Contribution de Michel Buisson

Ce projet vise l’établissement d’un grand marché transatlantique (GMT, ou TAFTA ou TTIP). Comme le dit le texte du Front de Gauche "il faut refuser le GMT". Il s’agit ici en complément, d’analyser les stratégies à la base de ce projet, notamment celle de l’Union Européenne qui veut ainsi pousser au maximum envisageable le libéralisme en matière de commerce et d’investissement. Il s’agit aussi de préciser les conséquences de ce projet pour faciliter le débat, électoral entre autres, et la mobilisation.

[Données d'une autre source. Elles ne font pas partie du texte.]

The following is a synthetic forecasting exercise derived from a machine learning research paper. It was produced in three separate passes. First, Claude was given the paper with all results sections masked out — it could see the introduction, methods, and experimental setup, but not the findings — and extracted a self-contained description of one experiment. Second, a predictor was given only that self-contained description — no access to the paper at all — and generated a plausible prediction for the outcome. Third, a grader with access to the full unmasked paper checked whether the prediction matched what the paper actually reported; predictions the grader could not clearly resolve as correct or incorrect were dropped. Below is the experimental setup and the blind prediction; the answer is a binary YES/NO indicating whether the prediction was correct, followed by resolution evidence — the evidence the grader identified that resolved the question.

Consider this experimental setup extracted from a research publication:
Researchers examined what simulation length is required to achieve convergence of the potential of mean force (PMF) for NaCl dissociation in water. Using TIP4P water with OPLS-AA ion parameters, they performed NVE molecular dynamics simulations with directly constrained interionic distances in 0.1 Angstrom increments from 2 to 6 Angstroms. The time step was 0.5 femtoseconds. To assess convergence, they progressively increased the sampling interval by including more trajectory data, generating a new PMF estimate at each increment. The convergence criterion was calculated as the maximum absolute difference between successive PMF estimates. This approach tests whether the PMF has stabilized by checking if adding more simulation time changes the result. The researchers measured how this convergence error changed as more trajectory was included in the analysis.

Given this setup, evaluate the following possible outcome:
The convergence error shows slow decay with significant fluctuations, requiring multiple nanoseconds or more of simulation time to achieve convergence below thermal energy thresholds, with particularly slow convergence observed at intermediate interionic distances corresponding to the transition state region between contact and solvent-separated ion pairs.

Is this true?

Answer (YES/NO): NO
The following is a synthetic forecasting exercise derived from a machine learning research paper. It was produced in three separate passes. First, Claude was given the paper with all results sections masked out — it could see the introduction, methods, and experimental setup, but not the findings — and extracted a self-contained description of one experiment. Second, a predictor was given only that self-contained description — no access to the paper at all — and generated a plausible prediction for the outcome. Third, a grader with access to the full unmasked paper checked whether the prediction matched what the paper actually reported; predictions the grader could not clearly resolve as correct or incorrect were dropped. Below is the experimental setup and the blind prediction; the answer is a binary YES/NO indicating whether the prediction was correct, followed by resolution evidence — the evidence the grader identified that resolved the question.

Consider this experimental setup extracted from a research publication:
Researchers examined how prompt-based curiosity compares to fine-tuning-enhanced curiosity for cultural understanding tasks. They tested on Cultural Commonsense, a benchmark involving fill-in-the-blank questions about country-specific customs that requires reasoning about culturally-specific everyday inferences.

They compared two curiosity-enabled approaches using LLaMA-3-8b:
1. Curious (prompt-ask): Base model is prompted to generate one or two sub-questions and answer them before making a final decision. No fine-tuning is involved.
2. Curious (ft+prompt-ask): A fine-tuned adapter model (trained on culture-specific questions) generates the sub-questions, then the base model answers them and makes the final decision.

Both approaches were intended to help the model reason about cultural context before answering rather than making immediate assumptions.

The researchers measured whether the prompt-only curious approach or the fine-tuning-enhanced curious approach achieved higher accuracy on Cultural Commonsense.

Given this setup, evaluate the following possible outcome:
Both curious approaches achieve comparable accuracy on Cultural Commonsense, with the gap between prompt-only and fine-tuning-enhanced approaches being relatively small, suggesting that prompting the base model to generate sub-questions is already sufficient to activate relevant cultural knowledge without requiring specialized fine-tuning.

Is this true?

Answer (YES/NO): NO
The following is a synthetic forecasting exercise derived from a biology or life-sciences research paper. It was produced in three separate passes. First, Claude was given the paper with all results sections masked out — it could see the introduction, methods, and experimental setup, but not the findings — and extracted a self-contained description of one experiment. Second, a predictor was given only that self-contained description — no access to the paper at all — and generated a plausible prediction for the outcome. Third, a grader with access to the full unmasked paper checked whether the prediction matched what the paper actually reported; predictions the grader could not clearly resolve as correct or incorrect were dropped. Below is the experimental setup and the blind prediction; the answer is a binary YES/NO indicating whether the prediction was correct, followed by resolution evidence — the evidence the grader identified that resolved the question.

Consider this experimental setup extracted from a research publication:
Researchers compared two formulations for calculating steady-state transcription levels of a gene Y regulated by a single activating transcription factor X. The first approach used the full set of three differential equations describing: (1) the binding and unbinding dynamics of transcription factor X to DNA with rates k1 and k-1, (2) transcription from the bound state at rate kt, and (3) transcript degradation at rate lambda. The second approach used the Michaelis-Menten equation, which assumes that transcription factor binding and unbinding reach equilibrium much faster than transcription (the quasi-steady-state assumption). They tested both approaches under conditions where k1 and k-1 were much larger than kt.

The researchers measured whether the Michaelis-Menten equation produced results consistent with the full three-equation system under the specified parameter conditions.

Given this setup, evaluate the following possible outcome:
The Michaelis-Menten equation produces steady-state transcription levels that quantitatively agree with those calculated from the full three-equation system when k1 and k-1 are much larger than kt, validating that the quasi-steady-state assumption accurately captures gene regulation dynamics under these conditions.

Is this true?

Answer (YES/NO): YES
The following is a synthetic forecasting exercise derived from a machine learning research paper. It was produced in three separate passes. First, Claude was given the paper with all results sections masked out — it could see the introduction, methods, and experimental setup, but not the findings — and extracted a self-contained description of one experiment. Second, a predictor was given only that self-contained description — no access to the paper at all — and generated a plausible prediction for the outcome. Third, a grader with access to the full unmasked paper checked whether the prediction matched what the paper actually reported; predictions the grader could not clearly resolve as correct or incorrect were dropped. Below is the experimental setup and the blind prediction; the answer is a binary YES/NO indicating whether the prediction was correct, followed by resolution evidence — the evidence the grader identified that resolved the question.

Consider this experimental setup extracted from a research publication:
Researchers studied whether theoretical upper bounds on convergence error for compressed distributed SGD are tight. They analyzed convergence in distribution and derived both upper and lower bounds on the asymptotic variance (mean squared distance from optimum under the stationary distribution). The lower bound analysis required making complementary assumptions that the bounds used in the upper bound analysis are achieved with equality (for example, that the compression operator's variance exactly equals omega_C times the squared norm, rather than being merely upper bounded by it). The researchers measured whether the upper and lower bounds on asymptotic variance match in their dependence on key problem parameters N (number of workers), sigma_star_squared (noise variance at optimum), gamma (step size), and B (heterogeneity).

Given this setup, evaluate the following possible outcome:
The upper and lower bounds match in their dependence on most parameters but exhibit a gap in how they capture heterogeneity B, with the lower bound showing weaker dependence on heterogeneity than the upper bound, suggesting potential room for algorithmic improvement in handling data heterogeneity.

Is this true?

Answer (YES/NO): NO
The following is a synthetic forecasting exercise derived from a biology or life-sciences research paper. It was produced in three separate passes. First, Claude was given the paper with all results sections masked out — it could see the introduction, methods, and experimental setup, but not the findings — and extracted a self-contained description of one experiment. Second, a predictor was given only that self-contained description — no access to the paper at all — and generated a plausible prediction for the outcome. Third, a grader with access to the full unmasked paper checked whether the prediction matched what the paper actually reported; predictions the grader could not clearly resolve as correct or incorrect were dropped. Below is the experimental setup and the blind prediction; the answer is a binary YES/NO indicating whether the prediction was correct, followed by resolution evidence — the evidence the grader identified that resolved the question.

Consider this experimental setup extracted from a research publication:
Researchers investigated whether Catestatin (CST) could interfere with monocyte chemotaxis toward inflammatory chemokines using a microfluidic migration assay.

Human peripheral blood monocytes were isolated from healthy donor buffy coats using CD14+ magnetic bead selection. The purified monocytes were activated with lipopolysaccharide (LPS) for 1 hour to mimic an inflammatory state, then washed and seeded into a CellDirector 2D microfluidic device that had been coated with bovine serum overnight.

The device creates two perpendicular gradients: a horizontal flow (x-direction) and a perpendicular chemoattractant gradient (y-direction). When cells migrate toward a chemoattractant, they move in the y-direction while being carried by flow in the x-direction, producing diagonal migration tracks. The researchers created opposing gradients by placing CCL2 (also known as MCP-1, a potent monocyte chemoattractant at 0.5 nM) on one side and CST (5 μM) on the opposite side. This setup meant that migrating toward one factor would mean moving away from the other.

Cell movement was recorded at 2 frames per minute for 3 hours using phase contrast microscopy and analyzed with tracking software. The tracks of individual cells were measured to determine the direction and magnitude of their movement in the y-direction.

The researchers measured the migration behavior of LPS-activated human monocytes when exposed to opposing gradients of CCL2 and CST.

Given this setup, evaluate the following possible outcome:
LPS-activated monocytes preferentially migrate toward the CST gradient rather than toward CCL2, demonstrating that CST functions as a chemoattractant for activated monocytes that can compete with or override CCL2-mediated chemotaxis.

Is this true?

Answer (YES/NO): NO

La stratégie de l’UE peut se résumer ainsi : ne pas se laisser distancer par les USA, qui en parallèle et avec le traité avec l’Asie Pacifique (14 pays), plus avancé, veulent se remettre au centre et contrer la Chine, contrer les émergents et les tendances à relocalisation, en profitant de l’échec du multilatéralisme à l’OMC, échec auquel ils ont contribué. Avec des nuances (quelques réticences en Europe du côté de la culture et de l’agroalimentaire), il s’agit d’une stratégie impulsée par le business (les sociétés transnationales, STN) qui sont à l’initiative et forces dominantes dans les négociations. Les USA et l’UE convergent pour ce grand marché représentant 30 % du commerce mondial, 50 % du PIB, 820 millions d’habitants les plus riches de la planète. Sous couvert du mantra libéral, "favoriser les échanges améliore la situation de tous", il s’agit de favoriser les plus forts et la compétition, avec de nouvelles règles taillées pour et par eux, leur caractère de nouveauté ajoutant à leur avantage car ils seront les mieux placés pour les valoriser. Si ce projet aboutit ce sera la victoire du modèle productiviste et libéral pour les deux ensembles USA et UE, qui aura encore plus de facilité à s’imposer à l’ensemble du monde.
On se demande bien pourquoi la Commission a emboité le pas et encore plus pourquoi la France joue le bon élève, comme François Hollande lors de son voyage. On comprend mal, alors que les négociations sont le plus possible tenues secrètes, comment l’Europe va pouvoir faire reculer les USA. Seules une nette opposition antilibérale dans le futur parlement et une forte mobilisation citoyenne, pourraient faire échouer ou au moins affaiblir ce projet. Il est possible qu’un renfort provienne des USA avec une opposition des républicains qui n’ont pas l’intention de faire de cadeaux à Obama et la montée de la mobilisation citoyenne autour de la relocalisation et de la contestation du modèle dominant qui, pour de nombreuses forces a atteint ses limites.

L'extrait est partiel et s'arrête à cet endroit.